Chodzi o 39-letniego radcę prawnego (prowadzącego w Krakowie kancelarię) oraz 40-letniego krakowianina.
Oprócz nich w ręce policjantów wpadły osoby w wieku od 20 do 56 lat, które pełniły w gangu ściśle określone funkcje.
- Jedni byli odpowiedzialni za kupno udziałów w spółkach, wykorzystywanych później w celach przestępczych, inni rekrutowali osoby (tzw. słupy), figurujące jako udziałowcy lub zarządzający firmami, a kolejni zapewniali obsługę księgową, zawierali umowy najmu lokali, w których odbywały się gry hazardowe, czy też pozyskiwali automaty do gier i magazyny służące do ich przechowywania - relacjonuje krakowska policja.
Podczas przeszukania policjanci zabezpieczyli pieniądze w różnych walutach na poczet ewentualnych przyszłych kar. Mowa o 180 tys. złotych.

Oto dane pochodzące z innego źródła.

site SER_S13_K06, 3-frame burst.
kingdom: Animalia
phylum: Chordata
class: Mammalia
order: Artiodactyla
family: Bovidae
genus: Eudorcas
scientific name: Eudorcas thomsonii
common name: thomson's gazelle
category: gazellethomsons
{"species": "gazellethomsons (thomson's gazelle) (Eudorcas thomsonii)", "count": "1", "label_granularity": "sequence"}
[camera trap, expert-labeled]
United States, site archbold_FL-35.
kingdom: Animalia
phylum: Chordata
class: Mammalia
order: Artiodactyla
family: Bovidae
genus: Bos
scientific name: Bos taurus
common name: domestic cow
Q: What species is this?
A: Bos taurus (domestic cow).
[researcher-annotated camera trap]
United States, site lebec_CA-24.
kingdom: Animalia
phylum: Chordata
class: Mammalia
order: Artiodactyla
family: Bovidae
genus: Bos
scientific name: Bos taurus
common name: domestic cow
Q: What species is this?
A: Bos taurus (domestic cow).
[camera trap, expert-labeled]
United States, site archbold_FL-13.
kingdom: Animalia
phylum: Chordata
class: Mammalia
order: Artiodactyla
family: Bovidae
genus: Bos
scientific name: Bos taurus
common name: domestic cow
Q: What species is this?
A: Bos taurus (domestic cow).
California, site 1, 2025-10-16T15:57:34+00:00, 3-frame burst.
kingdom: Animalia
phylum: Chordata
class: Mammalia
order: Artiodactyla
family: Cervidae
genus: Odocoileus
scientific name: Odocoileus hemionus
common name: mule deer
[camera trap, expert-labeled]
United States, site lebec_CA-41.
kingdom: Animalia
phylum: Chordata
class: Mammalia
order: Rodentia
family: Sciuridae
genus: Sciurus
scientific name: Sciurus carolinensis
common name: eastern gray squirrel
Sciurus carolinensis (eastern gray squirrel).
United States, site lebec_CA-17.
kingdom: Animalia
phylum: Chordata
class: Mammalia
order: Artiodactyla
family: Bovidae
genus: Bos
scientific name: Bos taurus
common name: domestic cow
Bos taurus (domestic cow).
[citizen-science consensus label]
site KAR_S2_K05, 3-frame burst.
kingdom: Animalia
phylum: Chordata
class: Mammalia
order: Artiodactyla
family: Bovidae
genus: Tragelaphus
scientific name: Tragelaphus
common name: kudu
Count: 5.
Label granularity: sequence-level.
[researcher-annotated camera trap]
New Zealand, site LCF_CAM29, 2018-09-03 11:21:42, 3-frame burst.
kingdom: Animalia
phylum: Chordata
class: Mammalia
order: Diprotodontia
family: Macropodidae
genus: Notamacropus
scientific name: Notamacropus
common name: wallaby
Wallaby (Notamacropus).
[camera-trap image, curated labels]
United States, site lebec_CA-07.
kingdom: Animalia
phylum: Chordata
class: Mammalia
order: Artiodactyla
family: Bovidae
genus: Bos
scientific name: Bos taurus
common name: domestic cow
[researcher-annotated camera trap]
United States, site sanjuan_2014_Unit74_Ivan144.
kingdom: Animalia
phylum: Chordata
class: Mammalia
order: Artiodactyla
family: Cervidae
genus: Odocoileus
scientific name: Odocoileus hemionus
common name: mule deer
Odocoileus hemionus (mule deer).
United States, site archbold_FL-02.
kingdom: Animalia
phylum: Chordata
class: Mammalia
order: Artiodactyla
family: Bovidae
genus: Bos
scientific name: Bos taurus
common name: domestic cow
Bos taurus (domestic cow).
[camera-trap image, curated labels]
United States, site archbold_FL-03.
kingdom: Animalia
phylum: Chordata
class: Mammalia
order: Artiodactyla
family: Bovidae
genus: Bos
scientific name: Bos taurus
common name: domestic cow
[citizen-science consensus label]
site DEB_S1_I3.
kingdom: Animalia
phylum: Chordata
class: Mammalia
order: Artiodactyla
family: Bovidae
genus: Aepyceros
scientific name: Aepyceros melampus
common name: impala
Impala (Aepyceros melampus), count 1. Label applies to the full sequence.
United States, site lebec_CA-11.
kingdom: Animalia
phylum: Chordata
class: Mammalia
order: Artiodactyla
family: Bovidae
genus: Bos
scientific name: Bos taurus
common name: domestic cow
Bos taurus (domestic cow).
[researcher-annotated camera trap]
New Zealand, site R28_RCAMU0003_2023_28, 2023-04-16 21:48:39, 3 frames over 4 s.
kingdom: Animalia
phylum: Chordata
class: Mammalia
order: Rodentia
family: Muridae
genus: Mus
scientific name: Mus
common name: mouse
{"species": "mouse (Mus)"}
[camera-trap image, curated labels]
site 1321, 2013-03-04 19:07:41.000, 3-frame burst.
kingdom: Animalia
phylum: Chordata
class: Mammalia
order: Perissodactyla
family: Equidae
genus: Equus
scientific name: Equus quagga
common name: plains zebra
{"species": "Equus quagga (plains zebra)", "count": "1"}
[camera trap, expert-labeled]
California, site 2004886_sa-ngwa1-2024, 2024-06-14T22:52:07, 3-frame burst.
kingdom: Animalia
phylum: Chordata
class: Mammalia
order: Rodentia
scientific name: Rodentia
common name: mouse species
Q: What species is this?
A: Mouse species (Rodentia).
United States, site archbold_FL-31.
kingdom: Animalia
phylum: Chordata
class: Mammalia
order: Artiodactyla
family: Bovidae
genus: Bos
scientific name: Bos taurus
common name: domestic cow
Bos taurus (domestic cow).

Prokurator nadzorujący śledztwo przedstawił podejrzanym zarzuty: kierowania lub udziału w zorganizowanej grupie przestępczej, a także poświadczania nieprawdy w dokumentacji, wystawiania fikcyjnych faktur, oszustw podatkowych oraz nielegalnego prowadzenia gier hazardowych.
Na wniosek prokuratora, Sąd Rejonowy dla Krakowa Śródmieścia w Krakowie tymczasowo aresztował 4 podejrzanych. Pozostali zostali objęci dozorem policji i zastosowano wobec nich poręczenie majątkowe oraz zakaz opuszczania kraju.
- Za popełnione przestępstwa członkom grupy grozi kara do 12 lat pozbawienia wolności. Sprawa ma charakter rozwojowy i nie wykluczone są kolejne zatrzymania - dodaje policja.
Do tej pory w postępowaniu zarzuty usłyszało 15 osób. Zabezpieczono już tysiąc automatów do gier hazardowych.